LP: If you are a researcher, this is a baseline of information about what is known about the Arctic. And I think that it’s a truly underutilized source of information.
That’s just one of the uses of these maps. If you’re Inuk, you already know that there are names out there, though not necessarily what they are. So if you’re interested in hunting, boating and travelling, you’re still going to want to know this information, so you know something about the place and you can tell other people where you’ve been.
Search and rescuers really need these maps too. The elders that we interview often make that point. Elders receiving emergency calls have been known to ask the person, “What did the land look like before you got into trouble?” and based on the person’s answers they’ve been able to bring people back. Now they encourage people to bring spot transmitters, but it still helps so much with communication between people here if they have a handle on these names.
CG: So understanding the land this way is important for survival?

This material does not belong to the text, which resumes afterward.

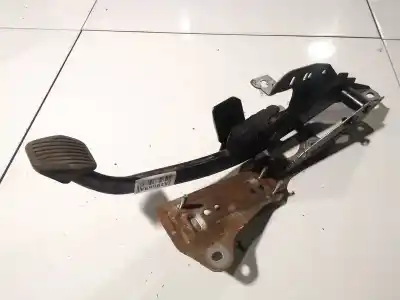 Автозапчасти б/у педаль тормоза за FORD FOCUS II (DA_, HCP, DP) 1.6 TDCI ссылки OEM IAM 4M512467AP  4M51-2467-AP Автозапчасти б/у педаль тормоза за FORD FOCUS II (DA_, HCP, DP) 1.6 TDCI ссылки OEM IAM 4M512467AP  4M51-2467-AP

LP: The elders talk about how the younger generation, because they often use GPS, will usually just give a coordinate. But GPS can’t tell you what these names can tell you, which is often what to avoid as well as what’s in the place. “There’s always open water here,” or “there are strong currents here” or “deep snow.” If you speak Inuktitut and you hear or read the names, you know something about that place.
CG: Do you have a favourite place or place name?
LP: We have one map, of a small part of Nunavut, Clearwater Fiord, which is in Cumberland Sound, the next big inlet heading north up Baffin Island, and in one small area there are 446 names. That means that it was a rich, rich place. Whalers from Europe came there for that reason, but the Inuit were there long before. There was beluga, some narwhal, fishing and caribou and seal hunting — it was very abundant.
One of our favourite places is in this area: millurialik, which means “throwing place.” There, centuries ago, people would throw rocks from the cliffs above to block beluga from escaping the small inlet. People tried that again recently and gave up. It turns out that it takes a lot of effort. But then people were hungry, and they did what they had to do to eat. This land was their life!